- Michail Schaidorow wird überraschend Olympiasieger im Eiskunstlauf. Ilia Malinin versagen in der Kür komplett die Nerven.
- Lukas Britschgi beendet den Wettkampf in Mailand auf dem 14. Platz. Im Vergleich zum Kurzprogramm (19.) gelingt ihm eine Steigerung.
Mit diesem Ausgang hätten in der Milano Ice Skating Arena wohl die wenigsten gerechnet: Nicht der zweifache Weltmeister Ilia Malinin holte sich die Goldmedaille, sondern überraschend Michail Schaidorow. Der Kasache, der nach dem Kurzprogramm auf Platz 5 gelegen hatte, konnte sein Glück kaum fassen.

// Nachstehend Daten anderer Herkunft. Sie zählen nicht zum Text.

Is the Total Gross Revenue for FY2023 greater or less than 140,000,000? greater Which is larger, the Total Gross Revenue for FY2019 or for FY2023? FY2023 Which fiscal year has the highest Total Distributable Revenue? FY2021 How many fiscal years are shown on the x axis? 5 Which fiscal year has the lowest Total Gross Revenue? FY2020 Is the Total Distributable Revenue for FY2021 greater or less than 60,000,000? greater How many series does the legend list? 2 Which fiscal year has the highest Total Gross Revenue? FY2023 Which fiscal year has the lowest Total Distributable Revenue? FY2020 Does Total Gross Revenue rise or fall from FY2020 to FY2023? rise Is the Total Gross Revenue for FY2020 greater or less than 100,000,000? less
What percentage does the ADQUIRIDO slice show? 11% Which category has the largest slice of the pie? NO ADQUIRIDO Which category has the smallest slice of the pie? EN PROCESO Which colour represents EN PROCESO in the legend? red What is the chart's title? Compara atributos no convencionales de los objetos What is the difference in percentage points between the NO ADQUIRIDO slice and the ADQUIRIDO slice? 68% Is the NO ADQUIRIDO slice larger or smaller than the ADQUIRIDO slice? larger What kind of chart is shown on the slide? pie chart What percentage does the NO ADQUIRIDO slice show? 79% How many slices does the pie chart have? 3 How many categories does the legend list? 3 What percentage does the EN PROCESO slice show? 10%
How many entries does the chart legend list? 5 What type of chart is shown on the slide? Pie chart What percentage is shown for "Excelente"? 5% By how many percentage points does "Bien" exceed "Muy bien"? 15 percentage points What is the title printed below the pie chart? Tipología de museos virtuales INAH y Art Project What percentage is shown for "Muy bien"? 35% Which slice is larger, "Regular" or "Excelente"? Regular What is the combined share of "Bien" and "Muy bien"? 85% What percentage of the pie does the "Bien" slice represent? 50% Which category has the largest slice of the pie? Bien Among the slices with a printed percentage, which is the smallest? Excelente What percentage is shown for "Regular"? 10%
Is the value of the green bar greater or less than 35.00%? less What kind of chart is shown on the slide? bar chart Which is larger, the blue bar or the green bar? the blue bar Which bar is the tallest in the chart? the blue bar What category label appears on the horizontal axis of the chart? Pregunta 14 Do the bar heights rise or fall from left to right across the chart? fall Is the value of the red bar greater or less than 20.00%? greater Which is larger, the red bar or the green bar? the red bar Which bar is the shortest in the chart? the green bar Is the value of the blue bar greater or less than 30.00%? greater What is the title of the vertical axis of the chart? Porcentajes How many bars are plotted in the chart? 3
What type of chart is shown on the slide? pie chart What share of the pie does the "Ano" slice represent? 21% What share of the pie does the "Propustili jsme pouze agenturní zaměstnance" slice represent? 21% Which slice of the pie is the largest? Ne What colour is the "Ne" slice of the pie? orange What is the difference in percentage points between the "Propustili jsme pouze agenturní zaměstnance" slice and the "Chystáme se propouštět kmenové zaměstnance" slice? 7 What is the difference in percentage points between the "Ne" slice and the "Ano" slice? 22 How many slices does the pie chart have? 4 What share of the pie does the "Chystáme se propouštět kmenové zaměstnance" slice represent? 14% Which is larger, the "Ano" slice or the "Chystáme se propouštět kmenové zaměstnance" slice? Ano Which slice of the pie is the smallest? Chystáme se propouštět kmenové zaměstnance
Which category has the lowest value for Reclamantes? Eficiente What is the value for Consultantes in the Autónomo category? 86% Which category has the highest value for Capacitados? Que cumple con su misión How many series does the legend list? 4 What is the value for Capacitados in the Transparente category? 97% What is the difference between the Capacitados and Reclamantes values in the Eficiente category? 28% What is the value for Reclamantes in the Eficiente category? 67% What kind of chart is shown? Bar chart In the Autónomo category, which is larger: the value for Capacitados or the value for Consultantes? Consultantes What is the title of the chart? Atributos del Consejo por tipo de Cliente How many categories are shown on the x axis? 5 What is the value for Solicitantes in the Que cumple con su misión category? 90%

Mit 291,58 Punkten verwies er die beiden Japaner Yuma Kagiyama (280,06) und Shun Sato (274,90) auf die weiteren Medaillenränge.
Doppelweltmeister Malinin avancierte zur tragischen Figur. In der Kür brachte der US-Amerikaner in Führung liegend keinen Fuss vor den anderen. Bei den Sprungelementen blockierte er komplett und war auch sonst ein Schatten seiner selbst. Er, der mit 238,24 Punkten den Rekordwert für eine Kür hält, erhielt für seinen fehlerhaften Auftritt nur gerade 156,33 Zähler. Er fiel vom ersten auf den 8. Schlussrang zurück.
Britschgi macht Sprung nach vorne
Lukas Britschgi zog sich an seinen zweiten Olympischen Spielen derweil ehrenwert aus der Affäre. Der Schaffhauser steigerte sich in der Kür noch um 5 Ränge und beendete den Wettkampf als 14. Der ganz grosse Sprung nach vorne blieb indes aus. Dafür hätte es eine perfekte Darbietung gebraucht. Diese glückte dem bald 28-Jährigen jedoch nicht.
Im Gegensatz zum Kurzprogramm, in dem ihm bereits zu Beginn ein Fehler unterlaufen war, zeigte sich Britschgi zwar von Anfang an bereit. Die ersten Sprünge, darunter eine Vierfach-/Dreifach-Toeloop- sowie eine Dreifach-Doppel-Doppel-Axel-Kombination, stand er mühelos. Im gleichen Stil ging es weiter.
Saisonbestleistung verpasst
Dann jedoch misslang der Dreifach-Lutz, der von einem Dreifach-Toeloop hätte gefolgt werden sollen. Wenig Punkte gab es auch für die letzte Sprungsequenz, die nur doppelt statt dreifach geriet. Die Kür wurde schliesslich mit 165,77 Punkten bewertet. Britschgi blieb damit knapp 5 Zähler unter seiner Saisonbestleistung. Insgesamt kam er auf einen Score von 246,64. Zum Vergleich: Bei seinem 6. Platz an der WM 2024 in Montreal hatte er knapp 30 Punkte mehr errungen (274,09).
Hätte er sein Leistungsmaximum erreicht, wäre in Mailand das angestrebte Diplom oder gar mehr möglich gewesen. Die Top 15 dürften Britschgi dennoch versöhnlich stimmen. Vor vier Jahren in Peking war er noch 23. geworden.